For Beginners: This setting lets you choose another model to predict the actual values before GARCH predicts the volatility. By default (when null), the model uses a simple average. Think of it like a two-step process: first, predict what value you expect (using this mean model), then predict how far off that prediction might be (using GARCH). For example, you might use an ARIMA model here to predict stock prices, and then GARCH to predict how volatile those prices will be. This combined approach (often called ARIMA-GARCH) is common in financial forecasting because it handles both the direction and the uncertainty of the forecast.
Tolerance
Gets or sets the convergence tolerance for parameter estimation.

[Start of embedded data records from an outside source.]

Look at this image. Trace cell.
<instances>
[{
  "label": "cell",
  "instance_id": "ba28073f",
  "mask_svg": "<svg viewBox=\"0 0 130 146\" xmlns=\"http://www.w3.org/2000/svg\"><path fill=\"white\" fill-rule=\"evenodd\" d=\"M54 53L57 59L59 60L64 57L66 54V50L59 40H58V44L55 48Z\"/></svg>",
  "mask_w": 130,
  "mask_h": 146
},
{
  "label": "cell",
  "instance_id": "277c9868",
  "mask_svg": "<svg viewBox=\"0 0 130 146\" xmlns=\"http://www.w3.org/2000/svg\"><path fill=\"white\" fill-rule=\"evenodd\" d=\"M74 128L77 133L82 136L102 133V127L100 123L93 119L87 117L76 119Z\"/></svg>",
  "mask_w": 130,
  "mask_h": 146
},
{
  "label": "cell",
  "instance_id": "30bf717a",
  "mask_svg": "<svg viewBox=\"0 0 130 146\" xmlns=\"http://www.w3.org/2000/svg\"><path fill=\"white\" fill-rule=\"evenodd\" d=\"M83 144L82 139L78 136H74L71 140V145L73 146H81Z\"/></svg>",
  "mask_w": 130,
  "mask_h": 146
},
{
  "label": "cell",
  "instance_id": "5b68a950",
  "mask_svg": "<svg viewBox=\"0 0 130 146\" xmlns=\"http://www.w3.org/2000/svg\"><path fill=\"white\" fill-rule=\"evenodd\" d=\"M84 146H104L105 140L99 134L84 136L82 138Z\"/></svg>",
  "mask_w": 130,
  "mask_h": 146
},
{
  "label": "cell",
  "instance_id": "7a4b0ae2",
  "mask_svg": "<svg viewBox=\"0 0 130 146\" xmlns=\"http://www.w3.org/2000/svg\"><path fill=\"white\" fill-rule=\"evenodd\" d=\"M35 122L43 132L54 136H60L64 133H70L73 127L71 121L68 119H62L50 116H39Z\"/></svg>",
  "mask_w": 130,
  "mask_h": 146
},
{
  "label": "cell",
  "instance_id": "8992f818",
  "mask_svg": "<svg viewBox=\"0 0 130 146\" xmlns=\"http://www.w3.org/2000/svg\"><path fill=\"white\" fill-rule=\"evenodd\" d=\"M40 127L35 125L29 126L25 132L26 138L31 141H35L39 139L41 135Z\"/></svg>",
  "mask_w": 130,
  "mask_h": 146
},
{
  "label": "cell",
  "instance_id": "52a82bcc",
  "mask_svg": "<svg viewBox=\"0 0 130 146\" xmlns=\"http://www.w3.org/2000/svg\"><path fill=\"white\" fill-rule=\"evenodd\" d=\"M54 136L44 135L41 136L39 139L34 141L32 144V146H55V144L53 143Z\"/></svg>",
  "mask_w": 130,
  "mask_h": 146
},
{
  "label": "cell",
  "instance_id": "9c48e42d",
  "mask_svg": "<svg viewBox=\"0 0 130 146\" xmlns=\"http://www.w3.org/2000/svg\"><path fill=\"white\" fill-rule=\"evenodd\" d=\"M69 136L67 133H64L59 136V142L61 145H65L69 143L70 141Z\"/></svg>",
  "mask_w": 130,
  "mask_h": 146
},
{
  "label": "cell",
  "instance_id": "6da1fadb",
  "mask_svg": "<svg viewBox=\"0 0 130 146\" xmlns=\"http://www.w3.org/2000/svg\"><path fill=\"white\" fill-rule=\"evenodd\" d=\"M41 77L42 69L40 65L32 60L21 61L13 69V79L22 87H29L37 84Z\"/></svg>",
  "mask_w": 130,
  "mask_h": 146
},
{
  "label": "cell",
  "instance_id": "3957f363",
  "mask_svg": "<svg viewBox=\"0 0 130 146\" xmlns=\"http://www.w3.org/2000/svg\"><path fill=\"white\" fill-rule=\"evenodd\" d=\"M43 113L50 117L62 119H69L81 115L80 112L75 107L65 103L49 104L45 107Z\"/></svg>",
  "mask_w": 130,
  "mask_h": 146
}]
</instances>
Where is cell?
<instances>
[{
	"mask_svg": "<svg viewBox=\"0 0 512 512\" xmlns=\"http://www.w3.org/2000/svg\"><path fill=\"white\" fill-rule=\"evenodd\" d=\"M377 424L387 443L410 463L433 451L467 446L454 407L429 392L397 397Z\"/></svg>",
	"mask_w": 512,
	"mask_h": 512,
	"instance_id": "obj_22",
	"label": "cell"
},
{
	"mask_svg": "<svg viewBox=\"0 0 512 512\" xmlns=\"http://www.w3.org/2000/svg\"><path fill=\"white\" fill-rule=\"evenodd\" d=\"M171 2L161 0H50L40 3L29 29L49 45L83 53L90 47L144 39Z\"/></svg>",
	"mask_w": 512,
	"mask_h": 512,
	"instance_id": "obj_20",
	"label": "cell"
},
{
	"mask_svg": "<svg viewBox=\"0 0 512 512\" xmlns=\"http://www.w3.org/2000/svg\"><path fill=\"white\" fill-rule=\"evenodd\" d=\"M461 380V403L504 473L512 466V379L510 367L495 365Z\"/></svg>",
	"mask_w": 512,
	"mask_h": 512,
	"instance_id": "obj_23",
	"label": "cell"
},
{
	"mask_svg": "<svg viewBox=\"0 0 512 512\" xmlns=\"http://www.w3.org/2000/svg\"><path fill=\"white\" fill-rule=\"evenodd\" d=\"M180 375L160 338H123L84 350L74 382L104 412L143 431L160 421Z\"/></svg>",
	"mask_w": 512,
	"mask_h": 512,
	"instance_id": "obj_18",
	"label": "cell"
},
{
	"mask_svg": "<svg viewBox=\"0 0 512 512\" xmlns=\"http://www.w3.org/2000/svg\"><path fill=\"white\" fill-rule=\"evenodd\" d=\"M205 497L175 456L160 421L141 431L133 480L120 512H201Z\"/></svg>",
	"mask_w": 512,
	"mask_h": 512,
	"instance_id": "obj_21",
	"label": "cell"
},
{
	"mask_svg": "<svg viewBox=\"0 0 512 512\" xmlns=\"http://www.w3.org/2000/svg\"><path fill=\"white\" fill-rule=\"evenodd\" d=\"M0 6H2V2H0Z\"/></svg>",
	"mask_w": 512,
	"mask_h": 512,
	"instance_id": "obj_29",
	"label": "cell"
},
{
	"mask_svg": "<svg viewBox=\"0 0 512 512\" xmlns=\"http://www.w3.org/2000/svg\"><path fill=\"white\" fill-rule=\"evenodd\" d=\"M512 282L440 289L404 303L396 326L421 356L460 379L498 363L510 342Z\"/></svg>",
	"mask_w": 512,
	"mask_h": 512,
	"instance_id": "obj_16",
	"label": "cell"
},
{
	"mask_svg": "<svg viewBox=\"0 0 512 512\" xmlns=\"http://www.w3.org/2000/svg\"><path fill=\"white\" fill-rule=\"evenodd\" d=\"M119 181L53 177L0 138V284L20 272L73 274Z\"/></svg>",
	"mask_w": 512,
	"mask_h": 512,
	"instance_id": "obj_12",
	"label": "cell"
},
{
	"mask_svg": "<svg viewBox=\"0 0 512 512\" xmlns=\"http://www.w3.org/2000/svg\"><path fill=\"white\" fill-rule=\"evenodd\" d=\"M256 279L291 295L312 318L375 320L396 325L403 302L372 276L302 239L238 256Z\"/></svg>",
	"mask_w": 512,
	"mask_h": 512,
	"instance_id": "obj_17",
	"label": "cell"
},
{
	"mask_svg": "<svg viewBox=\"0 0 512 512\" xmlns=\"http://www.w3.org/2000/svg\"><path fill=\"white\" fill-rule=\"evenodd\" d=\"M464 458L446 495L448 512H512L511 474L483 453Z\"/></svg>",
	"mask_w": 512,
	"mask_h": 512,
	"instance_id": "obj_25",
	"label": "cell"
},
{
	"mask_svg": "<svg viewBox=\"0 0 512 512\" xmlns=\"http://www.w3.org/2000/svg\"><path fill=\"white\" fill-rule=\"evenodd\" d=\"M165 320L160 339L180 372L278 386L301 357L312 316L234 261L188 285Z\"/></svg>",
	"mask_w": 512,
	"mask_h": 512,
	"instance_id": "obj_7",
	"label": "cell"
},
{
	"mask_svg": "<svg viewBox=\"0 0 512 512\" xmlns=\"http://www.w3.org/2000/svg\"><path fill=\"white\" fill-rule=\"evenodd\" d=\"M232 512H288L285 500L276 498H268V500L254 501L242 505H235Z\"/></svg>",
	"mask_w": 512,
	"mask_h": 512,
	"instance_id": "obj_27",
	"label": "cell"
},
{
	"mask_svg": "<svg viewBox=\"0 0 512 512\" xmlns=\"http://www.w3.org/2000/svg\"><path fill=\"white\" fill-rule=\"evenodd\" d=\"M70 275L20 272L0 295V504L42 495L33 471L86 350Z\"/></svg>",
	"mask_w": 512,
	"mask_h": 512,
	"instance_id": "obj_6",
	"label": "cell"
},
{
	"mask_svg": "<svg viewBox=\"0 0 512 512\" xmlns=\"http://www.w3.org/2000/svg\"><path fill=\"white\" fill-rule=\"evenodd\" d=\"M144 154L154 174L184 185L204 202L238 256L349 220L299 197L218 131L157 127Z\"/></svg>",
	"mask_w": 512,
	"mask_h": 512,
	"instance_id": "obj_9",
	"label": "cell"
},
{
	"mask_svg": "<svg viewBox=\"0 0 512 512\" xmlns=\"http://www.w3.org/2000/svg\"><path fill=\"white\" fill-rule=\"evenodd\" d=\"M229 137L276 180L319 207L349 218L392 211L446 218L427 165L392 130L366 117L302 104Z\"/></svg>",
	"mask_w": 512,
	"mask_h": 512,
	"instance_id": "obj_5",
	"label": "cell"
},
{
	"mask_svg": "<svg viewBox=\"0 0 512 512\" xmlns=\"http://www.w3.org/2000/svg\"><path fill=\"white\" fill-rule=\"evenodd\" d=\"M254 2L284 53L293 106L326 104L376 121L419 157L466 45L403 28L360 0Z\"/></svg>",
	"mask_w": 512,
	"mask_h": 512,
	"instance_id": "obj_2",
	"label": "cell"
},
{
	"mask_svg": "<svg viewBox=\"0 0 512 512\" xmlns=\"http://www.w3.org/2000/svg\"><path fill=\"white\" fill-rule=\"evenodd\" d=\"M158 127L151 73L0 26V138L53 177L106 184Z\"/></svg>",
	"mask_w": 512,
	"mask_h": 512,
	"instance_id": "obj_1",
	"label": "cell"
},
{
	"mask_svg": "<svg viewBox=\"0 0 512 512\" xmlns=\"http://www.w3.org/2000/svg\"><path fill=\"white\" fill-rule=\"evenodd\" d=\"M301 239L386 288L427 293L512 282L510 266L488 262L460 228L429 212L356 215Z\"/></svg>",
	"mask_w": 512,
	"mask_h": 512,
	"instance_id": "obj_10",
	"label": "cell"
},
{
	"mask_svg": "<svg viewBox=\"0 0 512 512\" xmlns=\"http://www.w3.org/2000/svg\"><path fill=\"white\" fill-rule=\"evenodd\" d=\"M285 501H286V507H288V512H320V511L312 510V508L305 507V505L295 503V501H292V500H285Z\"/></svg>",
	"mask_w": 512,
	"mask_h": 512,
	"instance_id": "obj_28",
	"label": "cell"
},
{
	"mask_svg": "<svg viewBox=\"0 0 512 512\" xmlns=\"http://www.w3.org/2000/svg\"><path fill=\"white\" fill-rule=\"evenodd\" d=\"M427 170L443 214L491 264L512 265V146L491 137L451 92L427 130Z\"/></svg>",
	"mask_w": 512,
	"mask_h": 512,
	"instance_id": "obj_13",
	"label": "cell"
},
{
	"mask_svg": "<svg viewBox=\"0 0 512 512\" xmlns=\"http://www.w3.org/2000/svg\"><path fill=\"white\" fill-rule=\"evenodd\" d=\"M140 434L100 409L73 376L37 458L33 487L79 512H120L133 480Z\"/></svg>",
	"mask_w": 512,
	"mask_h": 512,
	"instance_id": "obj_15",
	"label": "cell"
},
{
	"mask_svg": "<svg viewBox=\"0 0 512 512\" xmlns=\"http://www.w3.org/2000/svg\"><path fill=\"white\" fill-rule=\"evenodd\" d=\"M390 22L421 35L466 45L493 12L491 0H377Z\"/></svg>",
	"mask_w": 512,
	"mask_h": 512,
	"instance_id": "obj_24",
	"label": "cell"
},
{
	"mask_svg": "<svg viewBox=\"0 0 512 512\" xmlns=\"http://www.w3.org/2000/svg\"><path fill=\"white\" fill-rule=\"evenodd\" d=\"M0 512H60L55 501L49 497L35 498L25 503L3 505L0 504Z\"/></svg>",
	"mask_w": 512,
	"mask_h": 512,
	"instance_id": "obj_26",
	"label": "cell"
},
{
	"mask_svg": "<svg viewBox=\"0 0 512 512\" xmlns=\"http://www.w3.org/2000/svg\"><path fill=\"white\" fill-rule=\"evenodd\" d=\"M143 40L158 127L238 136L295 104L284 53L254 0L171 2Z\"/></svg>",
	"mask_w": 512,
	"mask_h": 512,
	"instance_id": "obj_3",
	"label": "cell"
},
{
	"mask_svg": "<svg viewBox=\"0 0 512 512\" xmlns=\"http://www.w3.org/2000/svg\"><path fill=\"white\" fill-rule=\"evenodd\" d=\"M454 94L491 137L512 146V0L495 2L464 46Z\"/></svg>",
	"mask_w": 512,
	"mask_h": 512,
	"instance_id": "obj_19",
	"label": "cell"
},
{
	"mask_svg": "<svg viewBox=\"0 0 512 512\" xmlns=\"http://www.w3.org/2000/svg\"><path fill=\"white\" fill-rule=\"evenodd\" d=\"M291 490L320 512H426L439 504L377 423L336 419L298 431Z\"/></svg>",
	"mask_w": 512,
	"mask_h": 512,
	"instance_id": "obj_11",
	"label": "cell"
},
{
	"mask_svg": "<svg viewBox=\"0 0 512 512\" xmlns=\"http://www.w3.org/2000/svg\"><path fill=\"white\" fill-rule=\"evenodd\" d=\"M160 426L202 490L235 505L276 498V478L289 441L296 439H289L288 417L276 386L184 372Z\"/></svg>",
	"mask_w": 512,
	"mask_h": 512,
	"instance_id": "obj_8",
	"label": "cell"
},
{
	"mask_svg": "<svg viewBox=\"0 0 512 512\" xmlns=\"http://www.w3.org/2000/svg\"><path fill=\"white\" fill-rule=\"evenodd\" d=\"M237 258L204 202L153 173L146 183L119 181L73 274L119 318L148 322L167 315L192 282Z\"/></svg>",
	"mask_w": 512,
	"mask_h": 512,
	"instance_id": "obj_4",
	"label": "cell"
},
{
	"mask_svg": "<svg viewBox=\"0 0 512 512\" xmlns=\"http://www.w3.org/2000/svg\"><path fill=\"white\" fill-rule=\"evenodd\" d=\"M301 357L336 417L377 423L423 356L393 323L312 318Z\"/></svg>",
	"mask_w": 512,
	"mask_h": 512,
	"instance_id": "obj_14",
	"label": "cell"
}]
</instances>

public double Tolerance { get; set; }
Property Value
- double
The convergence tolerance, defaulting to 0.000001 (1e-6).
Remarks
This parameter determines how small the change in parameter estimates needs to be between iterations for the optimization algorithm to consider that it has converged to a solution. Smaller values require more precise convergence but may increase computation time.
For Beginners: This setting determines how precise the model needs to be before it decides it's found a good solution. With the default value of 0.000001 (one millionth), the model will stop refining its parameters when the improvements between attempts become very tiny. Think of it like deciding when a drawing is "finished" - at some point, additional pencil strokes make such a small difference that it's not worth continuing. A smaller value (like 0.0000001) would make the model more precise but might take longer to finish. A larger value (like 0.0001) would make the model finish faster but with potentially less optimal parameters. The default is a good balance for most applications.